- TASKS AND EXERCISES -
**a)** Rewrite the episode list starting at "Strawberry Shortcake's Berry Bitty Adventures is" and ending at "the same year.", with "Discovery Kids" replaced by "Cartoonito".
**b)** Using the episode list, decide whether each statement is true. Answer yes or no, and quote the words from the list that settle it.
(i) The show was created by Chris Nee.
(ii) The fourth season ended in October 2015.
(iii) In "Fish Out of Water," the creature Orange Blossom adopts turns out to be a tadpole.
**c)** List every television channel named in the episode list as airing or previewing the show.

- DOCUMENT SEGMENT -
*-*-*

= List of Strawberry Shortcake's Berry Bitty Adventures episodes =

Strawberry Shortcake's Berry Bitty Adventures is the third incarnation of American Greetings' Strawberry Shortcake character. The first episode of the show is "A Berry Grand Opening" which aired on March 21, 2009. The show was created by Chris Nee, and was previewed on The Hub on October 10, 2010, and made its official premiere on October 11. It is also currently airing on Family Jr. in Canada and Discovery Kids in Latin America.

A fourth season aired on June 20, 2015 and ended on September 12 the same year.

==Series overview==

| Season | Episodes |  | Originally released |  |
| First released | Last released |
| 1 | 26 |  | October 10, 2010 | November 15, 2010 |
| 2 | 13 |  | November 5, 2011 | March 24, 2012 |
| 3 | 13 |  | February 23, 2013 | May 11, 2013 |
| 4 | 13 |  | June 20, 2015 | September 12, 2015 |

==Episodes==
===Season 1 (2010)===

| No. overall | No. in season | Title | Directed by | Written by | Storyboard by | Original release date |
| 1 | 1 | "Fish Out of Water" | Bob Hathcock | Karl Geurs and Lisa Melbye | Dan Fausett Clint Taylor | October 10, 2010 |
While packing up picnic things, Orange Blossom adopts what she believes to be a fish, but soon discovers that it is a tadpole. Even as it grows and causes trouble, Orange is determined to keep it from everyone else's business.
| 2 | 2 | "A Stitch in Time" | Bob Hathcock | Karl Geurs and Lisa Melbye | Gloria Jenkins Carin Greco | October 11, 2010 |
Plum Pudding and her friends secretly work on Raspberry Torte's dress for Strawberry Shortcake's as Strawberry struggles to spot a shooting star in order to improve her poetry skills after Mr. Longface reads her poem.

*-*-*

- COLLECTED DATA -

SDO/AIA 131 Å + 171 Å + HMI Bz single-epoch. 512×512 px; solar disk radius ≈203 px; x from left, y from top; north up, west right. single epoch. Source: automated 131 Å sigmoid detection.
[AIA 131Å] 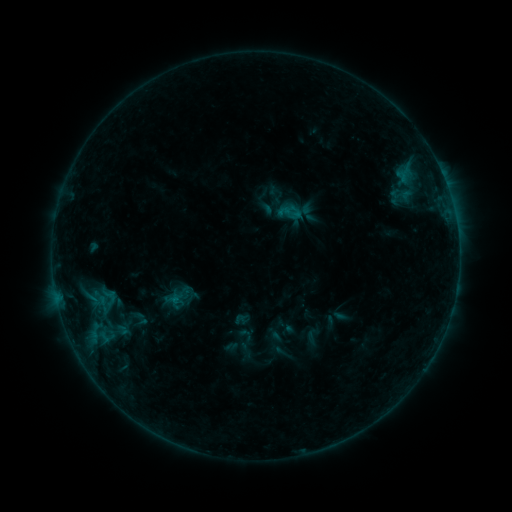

*-*-*

- PER-TASK OUTPUTS -
**a)**
Strawberry Shortcake's Berry Bitty Adventures is the third incarnation of American Greetings' Strawberry Shortcake character. The first episode of the show is "A Berry Grand Opening" which aired on March 21, 2009. The show was created by Chris Nee, and was previewed on The Hub on October 10, 2010, and made its official premiere on October 11. It is also currently airing on Family Jr. in Canada and Cartoonito in Latin America.

A fourth season aired on June 20, 2015 and ended on September 12 the same year.

**b)**
(i) Yes: "The show was created by Chris Nee"
(ii) No: "ended on September 12 the same year"
(iii) Yes: "soon discovers that it is a tadpole"

**c)**
The Hub
Family Jr.
Discovery Kids